The Fed announced QE4 in December 2012, effectively ending QE3. It intended to buy a total of $85 billion in long-term Treasuries and MBS. It ended Operation Twist instead of just rolling over the short-term bills. It clarified its direction by promising to keep purchasing securities until one of two conditions were met: Either unemployment would fall below 6.5%, or inflation would rise above 2.5%.

Some experts considered QE4 to be just an extension of QE3. Others called it "QE Infinity," because it didn't have a definite end date. QE4 allowed for cheaper loans, lower housing rates, and a devalued dollar.

The End of QE 2008-2014

The FOMC announced on December 18, 2013, that it would begin tapering its purchases as its three economic targets were being met:

  • The unemployment rate was 7%. 
  • Gross domestic product (GDP) growth was between 2% and 3%.
  • The core inflation rate hadn't exceeded 2%.

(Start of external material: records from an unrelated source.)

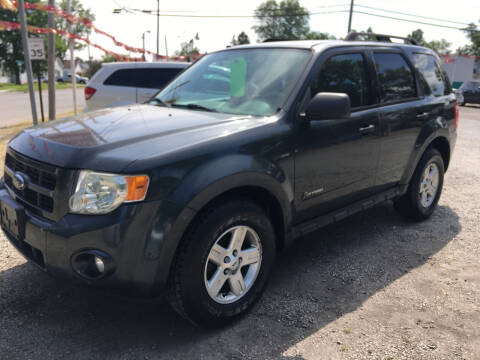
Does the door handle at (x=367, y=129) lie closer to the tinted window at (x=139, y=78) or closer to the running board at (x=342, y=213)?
the running board at (x=342, y=213)

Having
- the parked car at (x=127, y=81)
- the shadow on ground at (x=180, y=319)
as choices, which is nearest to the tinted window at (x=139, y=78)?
the parked car at (x=127, y=81)

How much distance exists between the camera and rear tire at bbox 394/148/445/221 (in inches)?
175

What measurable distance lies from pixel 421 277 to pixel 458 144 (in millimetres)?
7919

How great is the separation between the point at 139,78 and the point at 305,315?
700cm

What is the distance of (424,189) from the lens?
4637mm

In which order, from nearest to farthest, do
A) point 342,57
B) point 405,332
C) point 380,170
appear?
point 405,332 → point 342,57 → point 380,170

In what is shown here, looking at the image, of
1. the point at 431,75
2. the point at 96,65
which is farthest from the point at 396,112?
the point at 96,65

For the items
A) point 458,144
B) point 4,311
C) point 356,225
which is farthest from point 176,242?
point 458,144

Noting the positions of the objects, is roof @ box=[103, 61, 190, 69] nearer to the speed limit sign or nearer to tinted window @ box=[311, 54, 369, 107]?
the speed limit sign

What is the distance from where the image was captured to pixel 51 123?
304 centimetres

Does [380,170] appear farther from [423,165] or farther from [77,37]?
[77,37]

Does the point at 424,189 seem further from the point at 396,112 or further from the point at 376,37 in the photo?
the point at 376,37

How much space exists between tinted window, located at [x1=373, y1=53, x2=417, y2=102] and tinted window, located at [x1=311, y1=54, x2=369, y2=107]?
0.82 feet

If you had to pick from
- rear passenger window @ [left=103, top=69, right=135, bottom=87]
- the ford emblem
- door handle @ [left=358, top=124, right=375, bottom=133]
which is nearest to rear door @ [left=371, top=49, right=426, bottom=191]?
door handle @ [left=358, top=124, right=375, bottom=133]
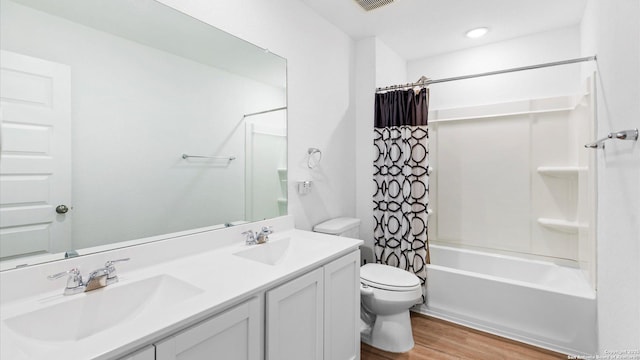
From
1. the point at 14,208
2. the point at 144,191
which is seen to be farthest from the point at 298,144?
the point at 14,208

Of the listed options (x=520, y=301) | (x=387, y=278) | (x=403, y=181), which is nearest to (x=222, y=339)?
(x=387, y=278)

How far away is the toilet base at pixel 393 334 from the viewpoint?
6.48 ft

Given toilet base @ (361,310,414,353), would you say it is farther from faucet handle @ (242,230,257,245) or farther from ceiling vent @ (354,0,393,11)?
ceiling vent @ (354,0,393,11)

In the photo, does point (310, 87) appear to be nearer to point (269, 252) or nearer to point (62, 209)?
point (269, 252)

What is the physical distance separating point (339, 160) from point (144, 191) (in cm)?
163

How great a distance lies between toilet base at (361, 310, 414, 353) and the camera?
1976mm

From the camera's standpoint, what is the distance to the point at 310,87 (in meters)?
2.21

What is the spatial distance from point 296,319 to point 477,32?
112 inches

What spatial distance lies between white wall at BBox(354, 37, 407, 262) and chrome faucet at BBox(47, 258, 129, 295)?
201 cm

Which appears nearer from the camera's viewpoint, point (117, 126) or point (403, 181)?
point (117, 126)

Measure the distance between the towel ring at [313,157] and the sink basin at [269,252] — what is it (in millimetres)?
686

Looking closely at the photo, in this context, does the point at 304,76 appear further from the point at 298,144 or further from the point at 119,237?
the point at 119,237

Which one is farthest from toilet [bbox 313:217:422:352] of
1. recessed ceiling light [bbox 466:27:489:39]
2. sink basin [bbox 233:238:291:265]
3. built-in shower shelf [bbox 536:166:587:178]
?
recessed ceiling light [bbox 466:27:489:39]

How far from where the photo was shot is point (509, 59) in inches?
110
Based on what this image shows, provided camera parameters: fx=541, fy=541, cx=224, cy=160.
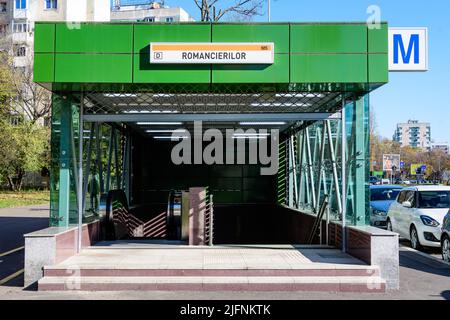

The FOMC would keep the fed funds rate and the discount rate between zero and one-quarter point until 2015, and below 2% through 2016. The FOMC announced on October 29, 2014, that it had made its final purchase. It would continue to replace these securities as they came due, to maintain its holdings at those levels.

On June 14, 2017, the FOMC announced how it would begin reducing its QE holdings and allow $6 billion worth of Treasuries to mature each month without replacing them. It would allow another $6 billion to mature each following month until it had retired $30 billion per month.

The Fed would follow a similar process with its holdings of mortgage-backed securities. It would retire an additional $4 billion per month until it reached a plateau of $20 billion per month being retired. It began reducing its holdings in October 2017.

QE 2020

QE was also used in response to the COVID-19 pandemic. The Federal Reserve announced on March 15, 2020, that it would purchase $500 billion in U.S. Treasuries. It would also buy $200 billion in mortgage-backed securities over the next several months.

The FOMC expanded QE purchases to an unlimited amount on March 23, 2020. Its balance sheet had grown to $7 trillion by May 18. Fed Chair Jerome Powell said he was not concerned about the increase to the Fed's balance sheet. Inflation was not an issue, and the Fed was able to hold onto any assets until maturity.

Is Quantitative Easing Worth It?

In the United States, QE achieved some of its goals. It also missed others and created several asset bubbles.

First, it removed toxic subprime mortgages from banks' balance sheets, restoring trust and, consequently, banking operations.

Second, it helped to stabilize the U.S. economy, providing the funds and the confidence to pull the country out of the recession.

Third, it kept the interest rates low enough to revive the housing market. That's why QE1 was a success—it lowered interest rates by almost a full percentage point.

Fourth, it stimulated economic growth, although probably not as much as the Fed would have liked. It gave the money to banks, but they sat on it and used it to triple their stock prices through dividends and stock buybacks instead of lending them out.

QE didn't cause widespread inflation, as many had feared, but it did lead to asset bubbles by making money so cheap. An asset bubble is a dramatic increase in the price of an asset, such as housing, that isn't supported by the underlying value of that asset. The housing bubble spurred by QE caused home prices to soar, but the rising prices were disconnected from the actual values of the homes.

Key Takeaways

  • Quantitative easing occurs when a central bank purchases long-term securities to boost the economy.
  • QE expands the money supply, lowers interest rates, and stimulates growth, but it can also lead to inflation.
  • The Fed used QE to combat the 2008 financial crisis and in 2020 in response to the COVID-19 pandemic.